Keep the first one minimal — the goal is for the user to watch their own idea become a published page, not to build something elaborate.

6. Clear the demo content

With your own notebook working, delete the shipped demo — the three Example: collections — so the site is yours, not a copy of demolab.

Agent: remove the example content (do this after the user’s first notebook works, so it’s there as a template while scaffolding):

  • Example CLIs: src/clis/neuron_cli, src/clis/mujoco_cli, src/clis/streamlit_cli
  • Demo notebooks: src/notebooks/nb000.pynb003.py, their posts src/docs/content/notebooks/nb00*.mdx, the copied assets in src/docs/public/notebooks/, and the runs under src/artifacts/
  • Example articles: src/docs/content/articles/ar000.mdx (neuron) and ar003.mdx (streamlit)

Keep the Documentation articles if you want them as your site’s own docs — ar001 (intro, worth rewriting for your project), ar002 (the SVG how-to), and the guides ar004ar007. Note: ar004ar007 are wired to the triggers in CLAUDE.md, so if you delete a guide, drop its matching trigger too.

7. Publish it

The site deploys to GitHub Pages automatically on every push to main (.github/workflows/deploy.yml).
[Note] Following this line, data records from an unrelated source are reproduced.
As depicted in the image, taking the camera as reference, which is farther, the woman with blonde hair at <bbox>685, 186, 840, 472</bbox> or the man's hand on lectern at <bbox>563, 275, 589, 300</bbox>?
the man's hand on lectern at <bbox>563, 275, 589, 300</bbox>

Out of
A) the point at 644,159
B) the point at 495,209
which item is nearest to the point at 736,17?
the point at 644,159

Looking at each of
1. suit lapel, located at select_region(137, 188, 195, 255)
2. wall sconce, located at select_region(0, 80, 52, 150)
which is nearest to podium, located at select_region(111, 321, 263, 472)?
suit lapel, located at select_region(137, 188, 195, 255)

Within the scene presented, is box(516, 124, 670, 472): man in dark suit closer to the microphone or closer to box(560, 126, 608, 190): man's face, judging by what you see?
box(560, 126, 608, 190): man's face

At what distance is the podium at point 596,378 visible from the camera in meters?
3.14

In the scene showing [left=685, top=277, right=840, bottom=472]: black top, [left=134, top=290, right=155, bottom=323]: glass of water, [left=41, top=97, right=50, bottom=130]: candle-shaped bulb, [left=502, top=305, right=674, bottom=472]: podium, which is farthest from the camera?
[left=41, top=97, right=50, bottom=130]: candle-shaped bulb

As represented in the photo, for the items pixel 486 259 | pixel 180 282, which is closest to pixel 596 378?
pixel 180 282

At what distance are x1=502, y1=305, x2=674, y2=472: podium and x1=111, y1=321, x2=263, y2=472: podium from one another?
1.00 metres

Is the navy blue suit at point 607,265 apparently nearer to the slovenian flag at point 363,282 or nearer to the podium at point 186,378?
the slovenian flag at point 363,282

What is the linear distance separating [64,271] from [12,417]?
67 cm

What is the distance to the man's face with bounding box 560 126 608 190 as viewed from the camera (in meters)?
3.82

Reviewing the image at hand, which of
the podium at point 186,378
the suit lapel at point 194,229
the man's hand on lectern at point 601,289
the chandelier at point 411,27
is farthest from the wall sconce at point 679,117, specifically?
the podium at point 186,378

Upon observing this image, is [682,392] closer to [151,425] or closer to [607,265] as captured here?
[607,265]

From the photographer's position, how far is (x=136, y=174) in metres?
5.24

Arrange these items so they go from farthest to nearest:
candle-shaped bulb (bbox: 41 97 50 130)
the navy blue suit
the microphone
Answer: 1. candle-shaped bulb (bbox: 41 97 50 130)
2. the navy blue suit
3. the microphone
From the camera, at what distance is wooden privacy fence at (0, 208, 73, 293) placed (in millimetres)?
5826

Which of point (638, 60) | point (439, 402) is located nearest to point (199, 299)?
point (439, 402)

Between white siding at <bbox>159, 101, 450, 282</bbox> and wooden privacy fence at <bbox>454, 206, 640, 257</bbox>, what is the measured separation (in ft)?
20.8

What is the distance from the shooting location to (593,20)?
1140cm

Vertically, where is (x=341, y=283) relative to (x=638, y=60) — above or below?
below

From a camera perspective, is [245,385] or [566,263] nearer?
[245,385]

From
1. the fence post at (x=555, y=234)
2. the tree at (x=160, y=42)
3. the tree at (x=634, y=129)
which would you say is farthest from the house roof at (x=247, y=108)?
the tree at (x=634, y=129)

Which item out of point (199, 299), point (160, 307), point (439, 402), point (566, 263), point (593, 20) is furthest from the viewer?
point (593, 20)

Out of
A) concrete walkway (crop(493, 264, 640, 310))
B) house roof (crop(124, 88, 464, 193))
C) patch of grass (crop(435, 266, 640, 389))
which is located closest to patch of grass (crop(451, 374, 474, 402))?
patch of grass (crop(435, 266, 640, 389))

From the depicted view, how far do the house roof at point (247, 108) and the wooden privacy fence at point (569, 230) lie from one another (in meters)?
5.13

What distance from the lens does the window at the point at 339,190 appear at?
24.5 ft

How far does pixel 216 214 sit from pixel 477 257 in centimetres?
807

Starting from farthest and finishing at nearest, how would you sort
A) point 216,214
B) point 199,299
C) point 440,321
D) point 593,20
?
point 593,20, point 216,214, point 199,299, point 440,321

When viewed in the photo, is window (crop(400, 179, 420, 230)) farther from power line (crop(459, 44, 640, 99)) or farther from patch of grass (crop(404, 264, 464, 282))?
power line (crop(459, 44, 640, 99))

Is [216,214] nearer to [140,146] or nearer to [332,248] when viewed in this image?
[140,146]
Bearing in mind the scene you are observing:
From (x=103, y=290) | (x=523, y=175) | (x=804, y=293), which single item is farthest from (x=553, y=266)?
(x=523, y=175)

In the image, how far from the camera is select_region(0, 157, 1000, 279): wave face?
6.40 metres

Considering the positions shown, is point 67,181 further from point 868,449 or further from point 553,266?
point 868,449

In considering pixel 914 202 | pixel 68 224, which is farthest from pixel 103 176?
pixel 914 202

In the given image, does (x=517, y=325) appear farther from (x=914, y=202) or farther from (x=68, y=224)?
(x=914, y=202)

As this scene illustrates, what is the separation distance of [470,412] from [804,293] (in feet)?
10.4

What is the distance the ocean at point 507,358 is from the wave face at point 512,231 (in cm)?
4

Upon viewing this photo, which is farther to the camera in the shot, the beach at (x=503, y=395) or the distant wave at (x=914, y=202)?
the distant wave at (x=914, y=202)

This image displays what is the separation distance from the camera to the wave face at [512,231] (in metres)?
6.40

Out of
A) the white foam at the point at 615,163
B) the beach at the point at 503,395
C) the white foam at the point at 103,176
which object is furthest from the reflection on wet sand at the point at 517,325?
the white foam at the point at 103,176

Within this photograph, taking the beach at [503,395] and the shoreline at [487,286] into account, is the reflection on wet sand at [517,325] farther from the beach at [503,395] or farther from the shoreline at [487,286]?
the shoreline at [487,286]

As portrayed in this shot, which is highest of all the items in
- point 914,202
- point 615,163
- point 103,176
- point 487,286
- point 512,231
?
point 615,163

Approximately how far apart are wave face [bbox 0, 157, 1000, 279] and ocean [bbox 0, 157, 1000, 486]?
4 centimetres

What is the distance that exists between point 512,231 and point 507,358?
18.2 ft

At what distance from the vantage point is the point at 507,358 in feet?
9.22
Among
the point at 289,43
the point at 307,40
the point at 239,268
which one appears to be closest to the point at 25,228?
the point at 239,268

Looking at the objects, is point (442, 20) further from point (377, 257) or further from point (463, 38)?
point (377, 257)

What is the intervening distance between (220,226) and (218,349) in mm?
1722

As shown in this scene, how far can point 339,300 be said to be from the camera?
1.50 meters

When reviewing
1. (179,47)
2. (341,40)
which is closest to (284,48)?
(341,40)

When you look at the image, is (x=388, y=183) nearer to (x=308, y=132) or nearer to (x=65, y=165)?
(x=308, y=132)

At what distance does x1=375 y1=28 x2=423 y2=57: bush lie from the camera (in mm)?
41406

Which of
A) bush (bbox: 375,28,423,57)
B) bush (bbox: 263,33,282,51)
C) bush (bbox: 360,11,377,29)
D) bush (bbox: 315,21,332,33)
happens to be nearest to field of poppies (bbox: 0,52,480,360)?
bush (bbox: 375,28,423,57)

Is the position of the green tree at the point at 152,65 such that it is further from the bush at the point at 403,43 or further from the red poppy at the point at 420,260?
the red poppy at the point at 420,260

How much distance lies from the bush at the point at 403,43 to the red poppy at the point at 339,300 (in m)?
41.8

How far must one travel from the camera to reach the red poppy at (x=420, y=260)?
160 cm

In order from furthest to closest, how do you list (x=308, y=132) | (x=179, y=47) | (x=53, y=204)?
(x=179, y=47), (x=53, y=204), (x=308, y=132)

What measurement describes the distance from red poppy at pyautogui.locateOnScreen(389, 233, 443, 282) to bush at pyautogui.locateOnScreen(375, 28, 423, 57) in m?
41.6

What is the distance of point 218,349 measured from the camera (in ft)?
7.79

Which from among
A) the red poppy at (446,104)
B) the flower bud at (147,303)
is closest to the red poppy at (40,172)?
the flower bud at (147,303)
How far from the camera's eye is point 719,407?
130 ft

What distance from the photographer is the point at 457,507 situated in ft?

Two one-time steps for your fork:

  1. Point the site at your fork. In src/docs/astro.config.mjs, set site to https://<your-username>.github.io and base to /<your-repo-name>.
  2. Enable Pages. On GitHub: Settings → Pages → Build and deployment → Source: GitHub Actions.

Then commit and push to main. Your notebook goes live at https://<your-username>.github.io/<your-repo-name>/.

Agent: make the astro.config.mjs edit for the user (ask for their username/repo), then walk them through enabling Pages and pushing. Confirm the Actions run succeeds.

8. Where to go next

  • CONTRIBUTORS.md — the CLI ↔ notebook contract and the procedures for adding notebooks and tools.
  • The Migrating an existing repo doc (ar005.md) — bring an existing script or simulation into this structure.
  • The Adopting features from upstream doc (ar007.md) — pull new feature ideas from upstream demolab and have your agent reimplement the ones you want, your way.